Friday, May 15, 2020

Penso ad Ezio e...

Penso ad Ezio e non posso fare a meno d'immaginare un titano che con quieto furore condivideva la solitudine della sua malattia, facendo risuonare le note delle catene invisibili che lo tenevano avvinto, più di noi sedicenti sani, alla dolceamara gravità della condizione umana.
Penso ad Ezio, che molti hanno scoperto solo quattro anni fa in televisione ma che per una vita ha suonato e composto nel silenzio mediatico, e non posso fare a meno di pensare a tutta la vanità malarica di cui straborda la rete dove frotte di artisti e iper-presenzialisti si affannano a ricordare agli altri d'esistere strimpellando, cantando, urlando, berciando e denunciando complotti.
Penso ad Ezio e alla sua forza di comunicare attraverso la musica tutto ciò che di essenziale sfugge alle parole, e tutto ciò che di vitale sfugge all'ascolto grazie all'esempio della sua indomita accettazione del male, e non posso fare a meno di ricordare quanti negli anni mi hanno contattato e ringraziato per le mie opere senza avermi mai conosciuto, mentre alcuni che mi conoscono di persona sono arrivati a fingere di non vedermi, forse per il fatto d'essere abituato ad esprimermi con note più alte di quelle usate dal mormorio di fondo che non fa volume e non smuove le acque reflue in cui galleggiano.

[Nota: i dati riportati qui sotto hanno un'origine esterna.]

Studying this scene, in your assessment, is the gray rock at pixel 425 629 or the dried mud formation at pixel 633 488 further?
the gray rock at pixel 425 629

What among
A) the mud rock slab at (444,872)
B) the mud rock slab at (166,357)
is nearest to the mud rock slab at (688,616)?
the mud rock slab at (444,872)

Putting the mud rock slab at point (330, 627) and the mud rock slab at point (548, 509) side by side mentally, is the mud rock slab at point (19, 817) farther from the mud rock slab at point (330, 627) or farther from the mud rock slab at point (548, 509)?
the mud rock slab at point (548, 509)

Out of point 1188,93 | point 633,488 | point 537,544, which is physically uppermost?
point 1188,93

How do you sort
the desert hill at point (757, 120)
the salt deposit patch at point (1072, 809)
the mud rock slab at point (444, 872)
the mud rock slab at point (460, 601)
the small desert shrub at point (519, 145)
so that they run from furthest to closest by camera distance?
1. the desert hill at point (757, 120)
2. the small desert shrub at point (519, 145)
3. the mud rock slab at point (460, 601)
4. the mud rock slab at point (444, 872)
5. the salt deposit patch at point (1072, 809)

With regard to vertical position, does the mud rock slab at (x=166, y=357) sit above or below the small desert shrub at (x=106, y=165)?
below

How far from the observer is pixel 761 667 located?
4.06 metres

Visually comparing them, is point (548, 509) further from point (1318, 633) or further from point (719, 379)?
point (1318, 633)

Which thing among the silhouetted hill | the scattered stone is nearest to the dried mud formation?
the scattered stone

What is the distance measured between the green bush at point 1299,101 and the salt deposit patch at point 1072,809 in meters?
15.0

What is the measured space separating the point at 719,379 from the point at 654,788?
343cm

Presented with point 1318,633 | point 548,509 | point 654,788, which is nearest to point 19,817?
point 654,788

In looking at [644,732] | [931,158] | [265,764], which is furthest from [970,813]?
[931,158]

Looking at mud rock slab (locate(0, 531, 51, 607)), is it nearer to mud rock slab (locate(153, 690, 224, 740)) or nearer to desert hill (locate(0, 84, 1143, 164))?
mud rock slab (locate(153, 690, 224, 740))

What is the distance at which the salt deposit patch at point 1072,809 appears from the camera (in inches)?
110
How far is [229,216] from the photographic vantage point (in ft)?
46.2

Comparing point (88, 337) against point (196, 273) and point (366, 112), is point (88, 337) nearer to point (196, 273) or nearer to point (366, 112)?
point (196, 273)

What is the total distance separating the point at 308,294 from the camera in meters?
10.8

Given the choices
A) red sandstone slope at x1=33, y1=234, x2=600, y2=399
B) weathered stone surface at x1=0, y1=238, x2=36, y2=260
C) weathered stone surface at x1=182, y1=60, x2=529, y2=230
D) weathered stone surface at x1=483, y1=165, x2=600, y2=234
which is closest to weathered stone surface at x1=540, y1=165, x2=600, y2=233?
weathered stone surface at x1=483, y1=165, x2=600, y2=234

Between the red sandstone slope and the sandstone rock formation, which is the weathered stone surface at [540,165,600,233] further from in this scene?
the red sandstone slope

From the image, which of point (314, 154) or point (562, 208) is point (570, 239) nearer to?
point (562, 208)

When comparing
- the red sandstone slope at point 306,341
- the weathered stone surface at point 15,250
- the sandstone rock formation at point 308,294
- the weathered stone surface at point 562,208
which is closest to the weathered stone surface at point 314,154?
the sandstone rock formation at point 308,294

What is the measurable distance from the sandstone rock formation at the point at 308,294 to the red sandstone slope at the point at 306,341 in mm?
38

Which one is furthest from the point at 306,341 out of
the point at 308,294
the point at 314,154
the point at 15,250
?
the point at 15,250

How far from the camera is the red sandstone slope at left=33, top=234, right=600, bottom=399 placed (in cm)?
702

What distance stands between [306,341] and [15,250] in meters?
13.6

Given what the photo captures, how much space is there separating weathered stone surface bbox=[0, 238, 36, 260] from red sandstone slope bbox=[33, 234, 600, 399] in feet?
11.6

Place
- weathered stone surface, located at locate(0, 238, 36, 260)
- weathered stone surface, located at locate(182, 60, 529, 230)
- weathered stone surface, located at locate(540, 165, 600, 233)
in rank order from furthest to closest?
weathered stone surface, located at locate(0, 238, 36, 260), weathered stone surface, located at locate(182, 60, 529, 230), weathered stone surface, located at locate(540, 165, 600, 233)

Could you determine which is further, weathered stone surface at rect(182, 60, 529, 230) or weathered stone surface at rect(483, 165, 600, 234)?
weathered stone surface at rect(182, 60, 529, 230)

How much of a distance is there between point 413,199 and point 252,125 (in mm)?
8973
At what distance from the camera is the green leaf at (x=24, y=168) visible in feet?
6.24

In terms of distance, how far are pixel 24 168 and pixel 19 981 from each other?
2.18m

Penso ad Ezio, e a tutti gli artisti, da Tony Allen a Christophe, da Florian Schneider a Little Richards, da Sepulveda a Juan Jimenez che ci hanno lasciato in questi due mesi, e non posso fare a meno di ringraziarli per averci donato l'antivirale più immortale di tutti che per fortuna non bisognerà sperimentare in laboratorio prima d'essere distribuito su scala mondiale.
Penso ad Ezio, e so che anche il dolore più indescrivibile ha una sua partitura capace di rendere più luminosi i tasti neri dell'esistenza.